:: PAGE EXTRACT ::

Grass roots prevail in ANWR and Wyoming

Conservationists chalk up two big victories — but they’re bracing for a long war

  • Tim Brinton
  • "My goal was to do good environmental analysis." - KniffyHamilton, Bridger-Teton National Forest

    David O Connor
 

Two days before the Department of the Interior celebrated the 100th anniversary of the nation’s wildlife refuge system, Interior Secretary Gale Norton stood before the U.S. House Committee on Resources and described Alaska’s Arctic National Wildlife Refuge as “flat, white nothingness.”

As overseer of the nation’s refuge system, she urged committee members to support legislation that would open a portion of the 19 million-acre refuge to oil and gas drilling. Norton’s audience was receptive: The House had already voted once, in August 2001, to lift a ban on drilling in ANWR, and is expected to approve it again this month within the House energy bill.

But in mid-March, 52 members of the U.S. Senate ignored Norton’s advice, and closed the most recent chapter on drilling in ANWR. Opponents of drilling had threatened to filibuster any proposal to open the refuge, so supporters had tacked ANWR onto the 2004 Congressional Budget, which cannot be filibustered. Sen. Barbara Boxer, D-Calif., foiled supporters’ plans and introduced an amendment to remove ANWR from the budget. By a narrow — and almost entirely partisan — vote, the Senate approved Boxer’s amendment, upholding the ban on drilling in the refuge.

The Senate vote marked a substantial victory for the environmental movement; the Bush administration had vowed to prioritize drilling in the Arctic, and the oil and gas industry had pumped millions of dollars into lobbying and public relations campaigns in support of drilling.

What made the movement to protect ANWR so successful, says Adam Kolton of the National Wildlife Federation, was “people outside the Beltway” — the millions of Americans who wrote letters to their senators and representatives, the scientific community, and religious and native leaders.

“We (did) what we do best: grassroots organizing,” says Dan Lavery, conservation assistant for lands-protection issues for the Sierra Club. “And in D.C., we met with our congressional champions, focused on them, and looked for those swing votes.”

But ANWR’s protection isn’t guaranteed: Although Sen. Pete Domenici, R-N.M., a supporter of drilling and chairman of the Energy and Natural Resources Committee, has promised that ANWR will not be included within a draft of the Senate energy bill, Washington insiders say it’s only a matter of time before drilling proponents try again to sneak the provision through.

:::

» EXERCISE SET
(1) Write out the stretch of the ANWR article from "Two days before" through "House energy bill.".
(2) Extend the article on the fight over drilling in the Arctic refuge, picking up after its final sentence.

:: GIVEN DATA ::

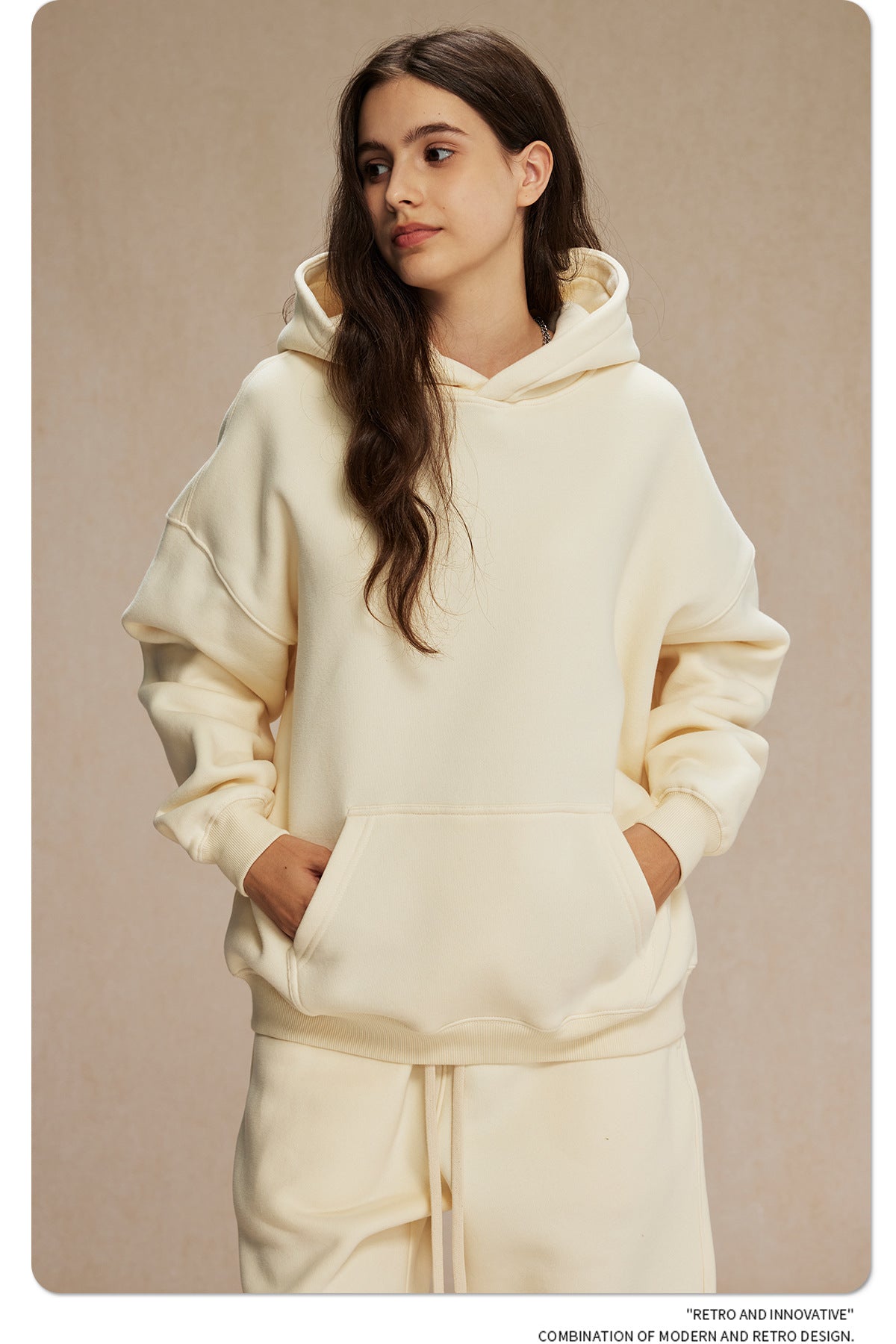 New Fleece Loose Hoodie - EU Only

:::

» ANSWERS BELOW
(1)
Two days before the Department of the Interior celebrated the 100th anniversary of the nation’s wildlife refuge system, Interior Secretary Gale Norton stood before the U.S. House Committee on Resources and described Alaska’s Arctic National Wildlife Refuge as “flat, white nothingness.”

As overseer of the nation’s refuge system, she urged committee members to support legislation that would open a portion of the 19 million-acre refuge to oil and gas drilling. Norton’s audience was receptive: The House had already voted once, in August 2001, to lift a ban on drilling in ANWR, and is expected to approve it again this month within the House energy bill.

(2)
“There are a lot of different ways that proponents have tried to open (ANWR) to drilling,” says Lexi Keogh with the Alaska Wilderness League. “We’re just taking it one step at a time, and fighting it every step of the way.”

The people speak in Wyoming

While national attention has been focused on Alaska’s North Slope, there’s been plenty of action in the Lower 48, too.

In early March, Carole “Kniffy” Hamilton, supervisor of Wyoming’s Bridger-Teton National Forest, upheld a draft decision to keep oil and gas companies off 376,000 acres of the forest east and south of Grand Teton National Park (HCN, 3/26/01: Forest supervisor faces down oil drilling). In March 2001, the Forest Service released a draft environmental impact statement that proposed to deny oil and gas leases within four units, or 11 percent, of the forest. Two years passed — an unprecedented amount of time between a draft and final EIS — and some environmentalists worried that Hamilton would buckle to political pressure, and open the areas to oil and gas drilling.

But in a letter dated March 7, Hamilton informed the Bureau of Land Management — the agency that administers subsurface mineral leases in the forest — that her final decision was to deny oil and gas leasing. She pointed out that 18 percent of the forest is already open to leasing, and the Forest Service’s priority is to address a backlog of leases within that area. “My goal was to do good environmental analysis, and make sure that we had all the information to come to the proper decision,” says Hamilton.

But as at ANWR, much of the credit for this decision goes to the grassroots efforts of the public. During the project’s public comment period, more than 11,000 Wyoming residents wrote letters and attended hearings — and most supported the “preferred alternative” that kept the oil and gas industry out. The Teton County commissioners passed a resolution supporting the Forest Service’s preferred alternative, and the Jackson Hole Chamber of Commerce also supported keeping the oil and gas industry out of “sensitive areas” of the national forest. Sen. Craig Thomas, R-Wyo., even wrote a letter to Wyoming residents who commented on the plan, saying that while other areas in the state are “more appropriate” for oil and gas exploration, Bridger-Teton should be protected.

“The Forest Service should be commended,” says Peter Aengst, a regional associate with The Wilderness Society in Bozeman, Mont. “It took them a while, but they listened to the public. This has given me hope that the (public) process can work.”

“Little Arctic refuges”

Oil and gas executives may be wringing their hands over the loss of potential revenue from drilling in the Arctic and the Bridger-Teton National Forest, but conservationists are bracing for more fights over energy production on public lands.

“What the Senate did last week was a huge victory, but it’s by no means over,” says the Sierra Club’s Lavery. “With Congress as anti-conservation as they are after last November’s election, we expect they’ll be more aggressive going after public lands, particularly in the West.”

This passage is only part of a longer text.